Poi, aveva avuto un certo daffare.
Le due cugine, così le chiamavano in paese, erano due belle figliole, una bionda prosperosa in vestitini a fiorellini non ti scordar-di-me, che s’ingigantivano e diventavano grandi iris dal peso della sua pelle, di cui lei, generosa, faceva sfoggio. Girava sempre a braccetto la domenica nella piazza, con sua cugina, la mora. Una bella ragazzona con i capelli corvini e dai fianchi ancheggianti che facevano tribolare tutti i maschi del paese.
Sua madre non restava inerte, lui lo sapeva. Doveva essere di poche parole, senza aggiungere altro: ‘ Sono andato da Sergio’.
Lei lo guardò un attimo, mentre gli riempiva il piatto, poi posò la  ciotola e il mestolo e si affrettò a toglierli una pagliuzza dai capelli…’Da Sergio, hai detto?’ E mentre glielo chiedeva, seria, qualcosa in lei era sorridente.
Quando in quel momento, entrò suo padre, il silenzio greve investì la cucina, insieme a quell’aria gelida che s’intrufolò, con lui, dalla porta. 
Aveva un pezzo di sigaro spento in bocca e il giaccone addosso che non tolse neppure e, guardandolo fisso, la sua voce risuonò perentoria: ‘Allora?… È arrivata, vero?’
Sua madre, che si era affrettata alla stufa a caricare il mestolo, si bloccò con il mestolo in mano e il viso assunse un’espressione di attesa, angustiata. Lui rispose, deciso: ‘Sì, arrivata stamane, a me e a Sergio, babbo, partiremo a giorni. C’è l’elenco appeso fuori dal Municipio’. 

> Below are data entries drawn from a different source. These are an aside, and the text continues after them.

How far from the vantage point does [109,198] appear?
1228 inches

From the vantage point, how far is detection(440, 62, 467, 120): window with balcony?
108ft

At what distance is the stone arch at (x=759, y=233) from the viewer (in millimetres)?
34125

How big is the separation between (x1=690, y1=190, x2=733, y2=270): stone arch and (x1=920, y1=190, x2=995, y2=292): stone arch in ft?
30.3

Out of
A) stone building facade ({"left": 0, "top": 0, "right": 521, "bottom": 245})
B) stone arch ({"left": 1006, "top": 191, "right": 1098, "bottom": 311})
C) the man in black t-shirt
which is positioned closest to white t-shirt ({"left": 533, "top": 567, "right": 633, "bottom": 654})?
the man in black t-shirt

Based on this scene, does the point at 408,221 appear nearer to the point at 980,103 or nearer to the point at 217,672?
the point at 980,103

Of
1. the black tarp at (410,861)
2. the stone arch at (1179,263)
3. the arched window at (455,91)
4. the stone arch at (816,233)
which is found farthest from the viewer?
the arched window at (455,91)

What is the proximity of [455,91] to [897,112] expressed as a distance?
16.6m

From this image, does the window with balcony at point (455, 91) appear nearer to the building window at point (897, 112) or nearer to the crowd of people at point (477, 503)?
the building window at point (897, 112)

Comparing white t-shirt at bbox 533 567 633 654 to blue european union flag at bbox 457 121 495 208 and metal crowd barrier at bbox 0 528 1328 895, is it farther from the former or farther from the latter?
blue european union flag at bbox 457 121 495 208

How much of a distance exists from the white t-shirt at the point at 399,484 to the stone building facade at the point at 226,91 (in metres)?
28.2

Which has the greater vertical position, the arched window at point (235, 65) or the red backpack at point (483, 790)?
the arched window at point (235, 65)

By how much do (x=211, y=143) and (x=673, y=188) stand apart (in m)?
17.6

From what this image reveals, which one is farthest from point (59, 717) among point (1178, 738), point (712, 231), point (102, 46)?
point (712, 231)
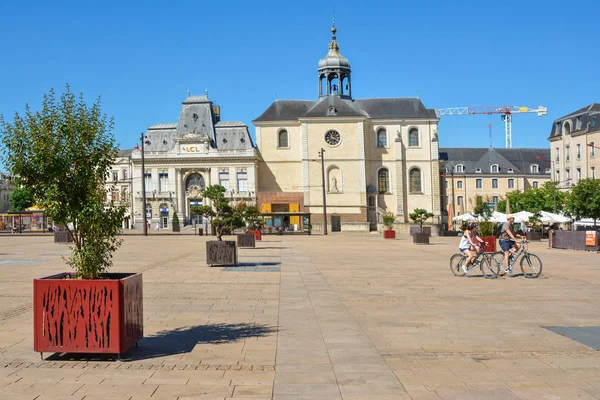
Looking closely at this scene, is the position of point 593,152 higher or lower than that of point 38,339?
higher

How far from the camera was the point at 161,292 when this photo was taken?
42.9ft

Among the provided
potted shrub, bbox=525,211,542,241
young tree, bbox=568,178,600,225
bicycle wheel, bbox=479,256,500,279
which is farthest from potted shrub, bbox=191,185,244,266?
young tree, bbox=568,178,600,225

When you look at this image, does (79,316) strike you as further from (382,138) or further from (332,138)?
(382,138)

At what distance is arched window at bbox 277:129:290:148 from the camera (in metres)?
78.2

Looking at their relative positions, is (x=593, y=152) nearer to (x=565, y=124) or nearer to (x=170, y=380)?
(x=565, y=124)

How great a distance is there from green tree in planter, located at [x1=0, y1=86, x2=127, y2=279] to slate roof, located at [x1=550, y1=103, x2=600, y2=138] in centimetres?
6935

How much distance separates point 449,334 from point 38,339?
508 cm

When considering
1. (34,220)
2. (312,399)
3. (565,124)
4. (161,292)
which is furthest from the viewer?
(565,124)

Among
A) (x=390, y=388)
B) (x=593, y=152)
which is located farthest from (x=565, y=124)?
(x=390, y=388)

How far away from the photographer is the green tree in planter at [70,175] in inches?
296

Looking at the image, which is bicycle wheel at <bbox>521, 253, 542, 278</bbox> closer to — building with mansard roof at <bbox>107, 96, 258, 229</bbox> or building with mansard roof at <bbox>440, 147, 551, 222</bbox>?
building with mansard roof at <bbox>107, 96, 258, 229</bbox>

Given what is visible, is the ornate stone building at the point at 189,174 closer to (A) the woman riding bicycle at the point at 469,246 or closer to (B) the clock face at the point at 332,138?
(B) the clock face at the point at 332,138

Lo disse con un tono smorzato, come se rispondesse in chiesa a un’orazione del parroco.  Un 'Amen', soffuso di una certa letizia, come un sollievo, che non era sfuggito a sua madre, la quale, indispettita, sbatté il mestolo sul pentolone di rame e alcuni schizzi bollenti colpirono di getto Amedeo e Luisa, mentre Alberto, il piccolo, aveva già la minestra ovunque, loro, restarono all’improvviso muti, a veder la mamma così. Avevano capito che si trattava di cosa grave.
Lui abbassò la testa, i suoi riccioli neri coprirono il piatto, si gettò dentro con la faccia e sorbì la minestra, per mescolarsi dentro, per non guardare quegli occhi che sembravano staccarsi dal viso di sua madre  e piantarsi, come lame, in mezzo al suo stomaco.

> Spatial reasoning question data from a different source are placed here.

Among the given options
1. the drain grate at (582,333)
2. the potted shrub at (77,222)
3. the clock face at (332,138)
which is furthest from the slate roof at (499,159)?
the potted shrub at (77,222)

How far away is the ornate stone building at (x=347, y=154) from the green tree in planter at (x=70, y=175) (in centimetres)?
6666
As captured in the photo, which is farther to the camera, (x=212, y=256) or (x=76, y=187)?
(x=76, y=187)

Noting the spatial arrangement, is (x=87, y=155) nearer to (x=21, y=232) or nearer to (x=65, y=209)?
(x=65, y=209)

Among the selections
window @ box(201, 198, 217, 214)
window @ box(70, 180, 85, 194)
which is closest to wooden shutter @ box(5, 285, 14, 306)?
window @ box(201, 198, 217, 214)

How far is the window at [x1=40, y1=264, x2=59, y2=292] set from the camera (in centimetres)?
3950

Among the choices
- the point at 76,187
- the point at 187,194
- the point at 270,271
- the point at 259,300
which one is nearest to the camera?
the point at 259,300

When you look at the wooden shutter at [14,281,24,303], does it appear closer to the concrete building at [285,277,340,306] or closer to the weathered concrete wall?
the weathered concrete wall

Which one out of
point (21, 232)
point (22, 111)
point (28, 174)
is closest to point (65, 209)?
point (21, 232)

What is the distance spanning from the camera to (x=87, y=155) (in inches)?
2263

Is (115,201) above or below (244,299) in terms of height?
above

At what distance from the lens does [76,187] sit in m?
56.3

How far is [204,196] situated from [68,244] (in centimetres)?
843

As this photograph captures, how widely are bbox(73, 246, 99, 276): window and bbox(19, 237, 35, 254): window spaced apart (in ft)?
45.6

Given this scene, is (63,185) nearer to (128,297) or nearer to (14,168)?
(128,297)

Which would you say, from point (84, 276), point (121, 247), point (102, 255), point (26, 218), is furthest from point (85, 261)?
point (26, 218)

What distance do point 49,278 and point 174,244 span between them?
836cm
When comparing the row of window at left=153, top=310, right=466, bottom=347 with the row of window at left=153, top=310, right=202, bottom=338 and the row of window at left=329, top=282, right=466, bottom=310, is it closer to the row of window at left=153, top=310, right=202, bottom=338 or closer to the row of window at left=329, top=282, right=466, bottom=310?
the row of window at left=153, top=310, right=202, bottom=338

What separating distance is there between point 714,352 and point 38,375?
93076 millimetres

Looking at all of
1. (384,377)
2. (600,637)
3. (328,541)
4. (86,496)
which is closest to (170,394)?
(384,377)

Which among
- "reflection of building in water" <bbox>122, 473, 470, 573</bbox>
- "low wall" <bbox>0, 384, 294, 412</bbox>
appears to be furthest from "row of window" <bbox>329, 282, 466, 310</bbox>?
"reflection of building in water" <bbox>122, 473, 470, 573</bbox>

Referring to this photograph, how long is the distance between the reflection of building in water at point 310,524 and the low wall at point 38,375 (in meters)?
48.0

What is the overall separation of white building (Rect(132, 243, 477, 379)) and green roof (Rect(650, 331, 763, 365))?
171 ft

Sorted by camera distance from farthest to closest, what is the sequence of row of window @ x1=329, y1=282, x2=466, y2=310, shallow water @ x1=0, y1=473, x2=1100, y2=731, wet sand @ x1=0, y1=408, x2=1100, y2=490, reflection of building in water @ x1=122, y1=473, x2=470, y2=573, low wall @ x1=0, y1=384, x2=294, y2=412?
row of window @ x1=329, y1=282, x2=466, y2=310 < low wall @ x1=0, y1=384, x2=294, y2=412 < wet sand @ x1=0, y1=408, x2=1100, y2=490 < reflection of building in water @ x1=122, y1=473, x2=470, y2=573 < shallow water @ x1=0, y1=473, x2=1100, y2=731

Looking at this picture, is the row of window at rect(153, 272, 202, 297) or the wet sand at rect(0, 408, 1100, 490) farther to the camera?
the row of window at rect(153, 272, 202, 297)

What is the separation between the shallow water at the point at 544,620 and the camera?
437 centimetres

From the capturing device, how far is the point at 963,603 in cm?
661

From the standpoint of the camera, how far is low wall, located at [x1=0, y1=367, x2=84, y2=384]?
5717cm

Non riuscì a tenere testa a quella ferita che si stava aprendo, preferì piegarlo nel piatto, quel dispiacere.
E allora pensò alle cugine, alla loro carne morbida, ai loro seni, ad averle entrambe, da girarle e rigirarle, nel fienile di quel casolare  diroccato, al margine del paese e alla conta fatta prima di iniziare, per stabilire un ordine di partenza, che non era mai rispettato, tutto insieme, fino a quando non ce n'era stato più e le risate dopo, fumando una spagnoletta.
Suo padre si era seduto, senza dire una parola, mangiava in un silenzio sommesso di risatine e rotto dal cucchiaio sul piatto.
Amedeo e Luisa avevano ripreso vita, Alberto si era addormentato.